EXCERPT PROVIDED:
Centos Set-up

Setting up a multi-user JupyterHub on Centos 7 VM

This is my notes for setting this up on a Centos 8 (Linux distribution) server. Jump to the “Summary” section to see only the instructions without explanations.

All the commands are run in a shell (bash)

References:

Set up VM on Azure

  • Created a Centos 8.3 server on Azure: https://portal.azure.com/#create/cloud-infrastructure-services.centos-8-3centos-8-3
  • I didn’t do anything special for set-up. Choose SSH with key.
  • Once it is created, I went to the dashboard and selected my VM. The dashboard has a “Connect” button to get to the shell and it shows the public IP address.
  • I had to create a special security rule to allow me to ssh into the public IP address to connect. Normally I use the cloud shell to connect, but Azure would not let me connect via the cloud shell for a server since it wanted upgraded security package and I cannot do that with my work subscription.
  • Then I saved the key somewhere on my computer and
chmod 400 ~/<key location>
ssh -i ~/<key location>/Centos8.cer <vm-username>@<public ip-address>

On VM check set-up

I ssh-ed into the VM with

ssh -i <path to key downloaded from Azure> eeholmes@<public ip address>

Make sure you are root

Getting the JupyterHub set up needs to be done as root. First make sure you have an admin password. When I set up my Azure VM, I did not set a password. So first

sudo passwd <your username>

and set a password. Then switch to root if you are not signed in as root

sudo -i

Check for Python

You will need Python 3.6+ installed. Open a terminal window and run python3 --version or python --version to see if Python is installed and what the version is.

Check your operating system (OS) with

cat /etc/os-release

Check for conda

You will need conda (or miniconda) for these instructions. conda (and miniconda) take care of checking that all our packages will be inter-operable. It is best to install JupyterHub into a clean environment. That way you minimize chances of conflicts and your environment will solve (figure out any conflicts) much much faster.

Check for conda with

conda list

If it doesn’t show a list of environments, then you need to install miniconda. Installation instructions. Read about miniconda for scientists from Software Carpentries here.

This is what I used to install miniconda from these instructions. Note install miniconda in some place like /opt/miniconda3 where all users will have access to `/opt/miniconda3/bin. We don’t want to install in /root/ for example or the admin users home directory.

mkdir -p /opt/miniconda3
wget https://repo.anaconda.com/miniconda/Miniconda3-latest-Linux-x86_64.sh -O /opt/miniconda3/miniconda.sh
bash /opt/miniconda3/miniconda.sh -b -u -p /opt/miniconda3
rm -rf /opt/miniconda3/miniconda.sh

Then initialize to set up the path. Note I am using bash. You’ll need to change if you are using zsh.

/opt/miniconda3/bin/conda init bash
source ~/.bashrc

note will need to do something else to add the conda binary to all the users’ paths

Create the conda environment

Create the conda environment for the jupyterhub installation. Installation will be in a directory with all the files for packages. Then activate it (enter it), and get the location of the environment (folder).

GIVEN DATA:
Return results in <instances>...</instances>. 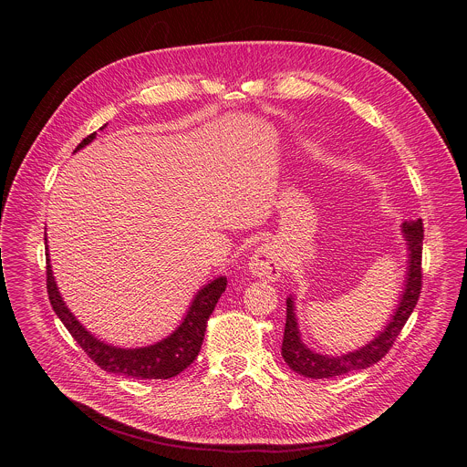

TASK REQUIREMENTS:
1) According to the JupyterHub setup notes, in which directory should miniconda be installed so that all users have access to it?
2) Rewrite the passage of the JupyterHub setup notes that begins at the words "Set up VM on" and stops after "my work subscription.", replacing "dashboard" with "console" throughout.
3) Translate this sentence from the JupyterHub setup notes into French: "It is best to install JupyterHub into a clean environment."
The listing above was drawn from a separate source.

SOLUTIONS IN ORDER:
1) /opt/miniconda3

2)
Set up VM on Azure

  • Created a Centos 8.3 server on Azure: https://portal.azure.com/#create/cloud-infrastructure-services.centos-8-3centos-8-3
  • I didn’t do anything special for set-up. Choose SSH with key.
  • Once it is created, I went to the console and selected my VM. The console has a “Connect” button to get to the shell and it shows the public IP address.
  • I had to create a special security rule to allow me to ssh into the public IP address to connect. Normally I use the cloud shell to connect, but Azure would not let me connect via the cloud shell for a server since it wanted upgraded security package and I cannot do that with my work subscription.

3) Il est préférable d'installer JupyterHub dans un environnement propre.